Reader, God, in His infinite, mysterious wisdom, has seen fit to touch you in your tenderest part. The world is changed to you. You have, indeed, the same old environments. You feel yourself plodding on in the old mechanical way: life and its exacting duties cannot be evaded. But, Ichabod! its glory has departed. Yes, true, and yet not true. If your sun has gone down in the darkness of bereavement and death, that is the time for the lighting of the Pillar and for the bright unfoldings of grace.



"I lay, with heaven's cold night above,

Upon a couch of stone;

I said, 'O Lord, if You are love

Why am I left alone?'

And there I heard the answer fall,

'My love itself is all in all.'"—Sacred Songs.



His end is surely a noble and elevated one, "if so be that we suffer with Him, that we may be also glorified together" (Rom. 8:17). "For our light affliction, which is but for a moment, works for us a far more exceeding and eternal weight of glory." "Works." The great Workman with the tools of affliction sifts the quartz and debris and dross, in order to get the grains of gold which are subsequently fashioned into "the crown of glory that fades not away." Trial is the golden rod measuring the wall of the New Jerusalem. Trial is the golden gate leading into its eternal Temple. Trial is the means—the chief means—employed in assimilating the soul to God, and imprinting on it the Divine lineaments. "This honor have all His saints" (Psalm 149:9). "Most gladly, therefore," says Paul (2 Cor. 12:9), speaking of his unremoved thorn, and borrowing also a metaphor from the desert Pillar with its cloudy curtain-canopy—"will I rather glory in my infirmities, that the power of Christ may (literally) spread its tabernacle over me" (R.V. margin).

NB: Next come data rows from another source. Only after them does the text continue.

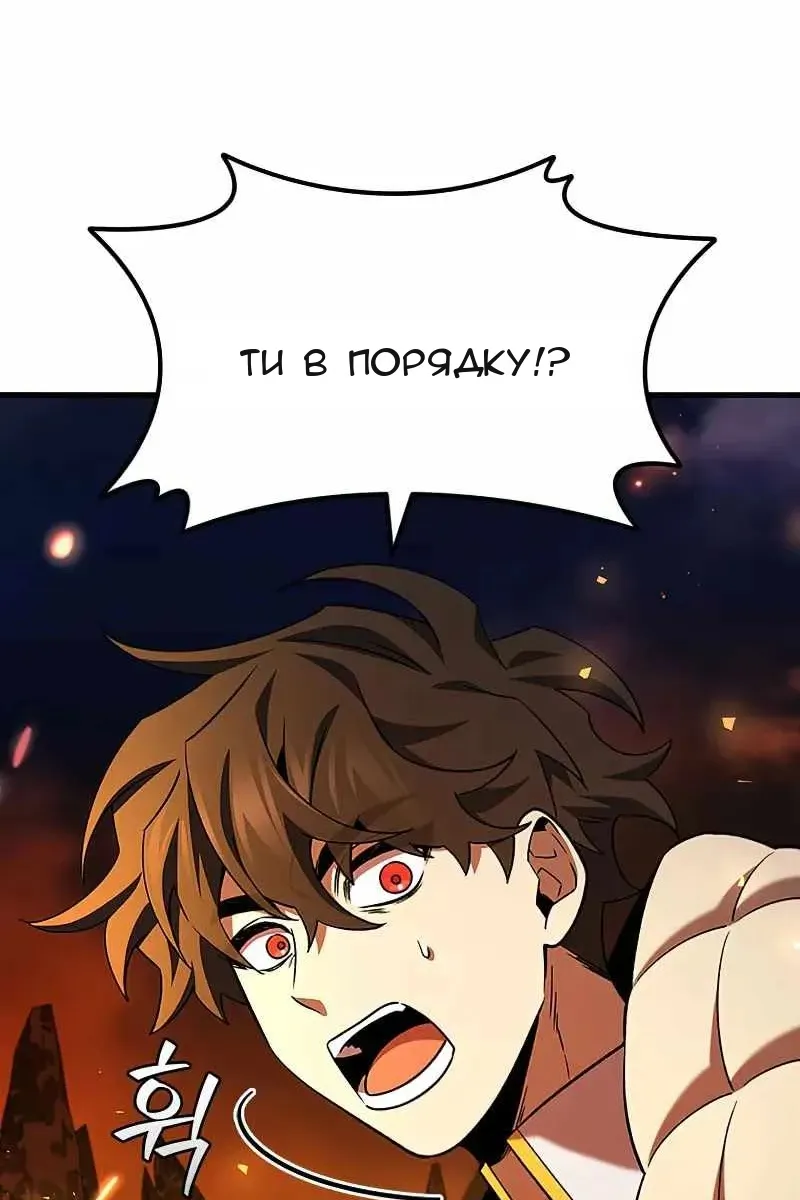 Сторінка 120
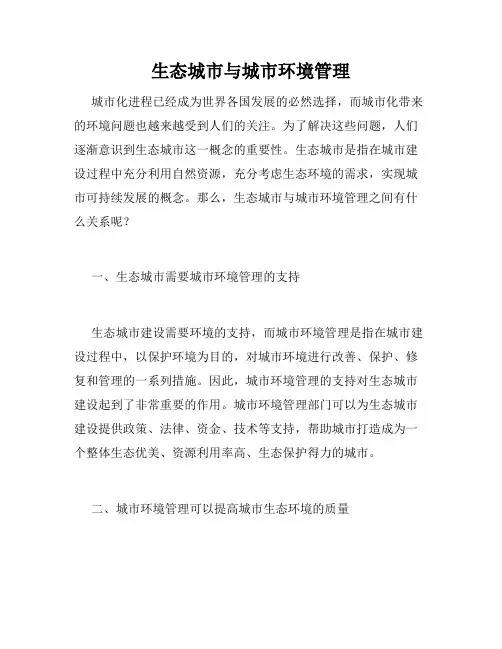 生态城市与城市环境管理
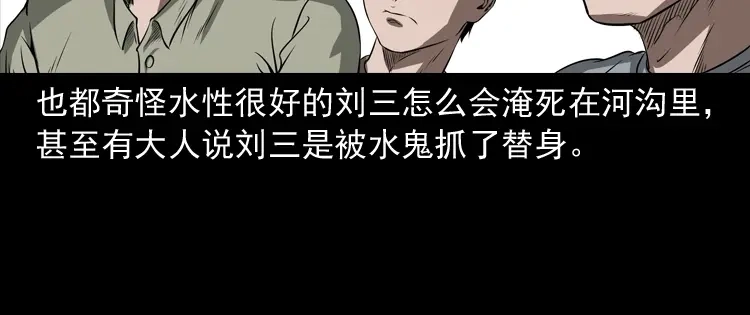 《三老爷诡事会》崔家老太太 第135页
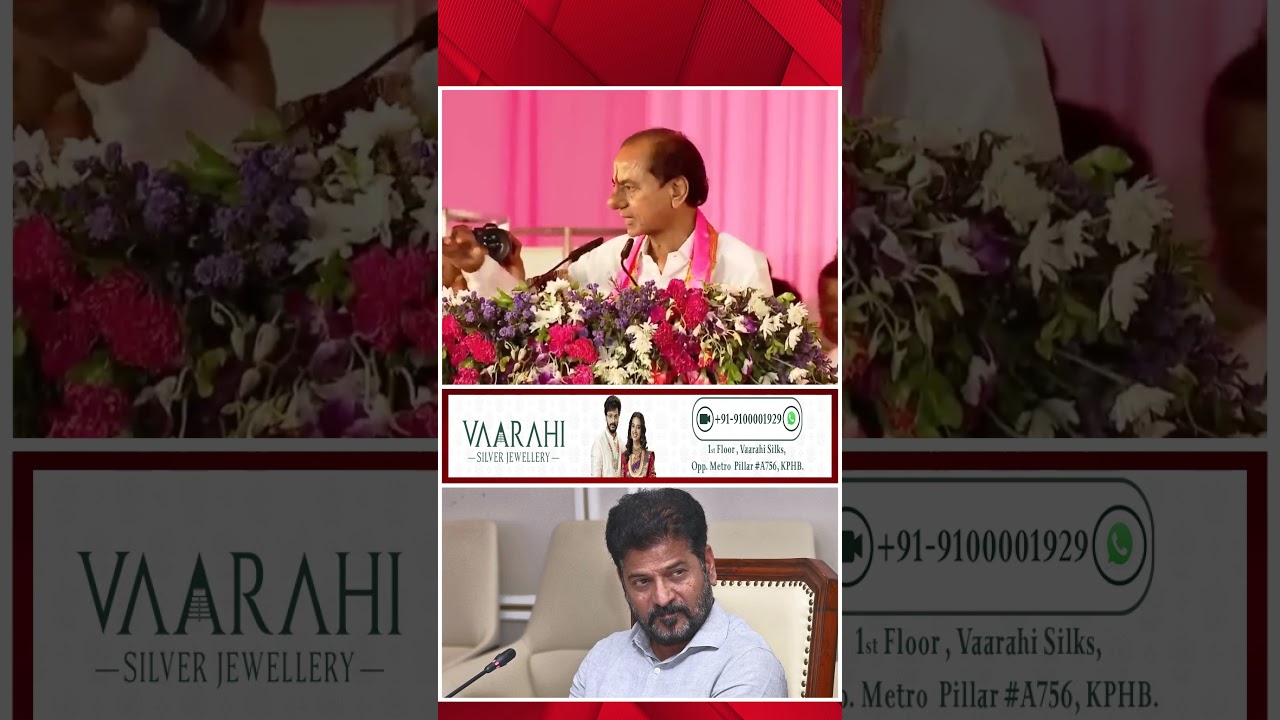 KCR&rsquo;s Massive Comeback at Jagtial Praja Ashirvada Sabha | ⁨@SignatureStudiostv⁩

"To be made with You one in spirit,

Is the boon that I lingering ask;

To have no bar 'twixt my soul and Thine;

My thoughts to echo Your will Divine:

Myself Your servant for any task."—L. Larcom.



"When He has tried me I shall come forth as gold" (Job 23:10).



"But the god of all grace, who has called us unto his eternal glory by Christ Jesus, after that you have suffered a while, make you perfect, establish, strengthen, settle you " (1 Peter 5:10).